Activity:
Continue the passage on identity and access-control bugs, starting after its final sentence.

Passage:
3. The over-permissive grant. A role, policy, or RBAC binding grants more than intended. Often invisible until exploited. The spread can be exponential: a too-broad service account is used by a workload, which is then compromised, which then uses its inherited permissions to grant itself more.
4. The auth-without-authz hole. A new endpoint was added; the developer assumed framework-level auth was enough; no per-endpoint authz check was wired. Anyone authenticated can hit it. Common in API-first organizations where new endpoints ship weekly.
5. The shared identity. Two workloads share a service account, an IAM role, or a token. When one is compromised, the blast radius covers both. When you need to revoke, you cannot do it for one without breaking the other. Per-workload identity from day one prevents this; retrofitting it later is hard.
These are not new bugs. The OWASP Top 10 has had "broken authentication" and "broken access control" near the top for over a decade. The reason they persist is that identity is genuinely hard and the surface area keeps growing.
Configuration examples
A real example of the federation-typo bug, in IAM trust policy form:
{
"Version": "2012-10-17",
"Statement": [
{
"Effect": "Allow",
"Principal": {
"Federated": "arn:aws:iam::123456789012:oidc-provider/token.actions.githubusercontent.com"
},
"Action": "sts:AssumeRoleWithWebIdentity",
"Condition": {
"StringEquals": {
"token.actions.githubusercontent.com:sub": "repo:mycompany/myrepo:ref:refs/heads/main"
}
}
}
]
}
Three load-bearing values:
Federated: the IAM identity-provider ARN. Must match the OIDC issuer GitHub Actions uses for this account.:subcondition: the OIDC subject claim. The string format is rigid;repo:mycompany/myrepo:ref:refs/heads/maindoes not matchrepo:mycompany/myrepo:environment:production.Effect: Allow: nothing else allows this action by default; missing this denies the role assumption silently.
Any of the three being subtly wrong produces the same error message: An error occurred (AccessDenied) when calling the AssumeRoleWithWebIdentity operation: Not authorized to perform sts:AssumeRoleWithWebIdentity. The diagnostic is reading the policy character by character.
A diagnostic that catches federation typos before deployment:
# Get the OIDC provider's actual issuer
aws iam list-open-id-connect-providers
# Note the ARN
# Check the OIDC config that GitHub publishes
curl -s https://token.actions.githubusercontent.com/.well-known/openid-configuration \
| jq '.issuer, .jwks_uri'
# Validate trust-policy structure
aws iam get-role --role-name my-deploy-role \
| jq '.Role.AssumeRolePolicyDocument'
Cross-reference the three. Mismatches are the bug.

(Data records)
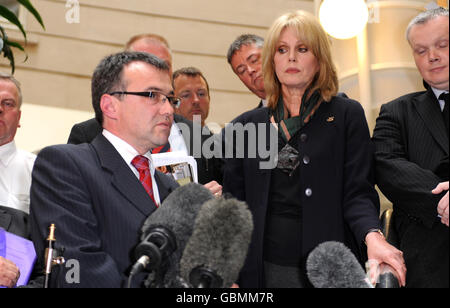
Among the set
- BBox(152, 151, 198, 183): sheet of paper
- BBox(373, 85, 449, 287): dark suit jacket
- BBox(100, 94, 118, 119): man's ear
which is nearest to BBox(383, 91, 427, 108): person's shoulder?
BBox(373, 85, 449, 287): dark suit jacket

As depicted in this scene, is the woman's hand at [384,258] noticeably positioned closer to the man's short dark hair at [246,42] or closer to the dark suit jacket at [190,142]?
the dark suit jacket at [190,142]

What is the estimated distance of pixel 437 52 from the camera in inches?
92.9

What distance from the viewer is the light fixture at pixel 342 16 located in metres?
5.84

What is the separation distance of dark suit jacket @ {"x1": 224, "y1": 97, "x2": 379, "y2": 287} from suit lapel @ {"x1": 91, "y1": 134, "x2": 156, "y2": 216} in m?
0.47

The answer:
Common mistakes
- Treating identity as a one-time setup. IdP configurations rot. Trust policies that worked in 2023 stop working in 2026 because the IdP changed its issuer or claims. Periodic verification is mandatory.
- Granting "admin" because least-privilege is hard. The shortcut that creates the over-permissive grant. Worth the upfront work to scope properly.
- Skipping audit because "we will add it later." Identity audit is needed for incident response, not for compliance theater. Without it, you cannot answer "what did this account do" after a breach.
- Per-environment IdP configs duplicated by hand. Drift between dev, staging, and prod IdP configs is one of the most common sources of "works in dev, broken in prod" bugs. Manage IdP config as code (Terraform).
- Trusting any token that validates as well-formed. Validation is necessary but not sufficient. Audience claim, issuer claim, expiry, and signature must all be checked. Skipping any one is a known CVE class.
- Sharing identities across workloads. Per-workload identity is the right default. Shared identities make blast-radius management impossible.
- Treating identity as a security team problem. Identity bugs hit availability, performance, and operability, not just security. The whole platform team needs literacy in this.
Why is identity considered the hardest problem in DevOps? Walk through three production bugs you have seen or could imagine, and what makes them specifically identity bugs rather than general bugs.